Task details
Could you write out the records below exactly as they appear?

Spatial relationship records
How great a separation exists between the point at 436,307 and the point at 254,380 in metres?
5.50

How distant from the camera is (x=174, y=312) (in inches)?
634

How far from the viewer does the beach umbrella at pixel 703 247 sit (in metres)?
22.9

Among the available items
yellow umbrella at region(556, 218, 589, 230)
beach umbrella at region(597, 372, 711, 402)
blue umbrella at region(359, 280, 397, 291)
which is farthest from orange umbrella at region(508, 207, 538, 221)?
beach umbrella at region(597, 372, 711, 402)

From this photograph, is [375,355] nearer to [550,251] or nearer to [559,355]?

Written answer
How great a separation exists between the point at 436,307 and the point at 254,380 in metres?
5.50

How distant from the camera is (x=174, y=312) (in inches)?
634

How far from the viewer does the beach umbrella at pixel 703 247 sit (in metres)?
22.9

Among the available items
yellow umbrella at region(556, 218, 589, 230)
beach umbrella at region(597, 372, 711, 402)
blue umbrella at region(359, 280, 397, 291)
which is farthest from orange umbrella at region(508, 207, 538, 221)?
beach umbrella at region(597, 372, 711, 402)

From this photograph, is [375,355] nearer to [550,251] or nearer to [559,355]?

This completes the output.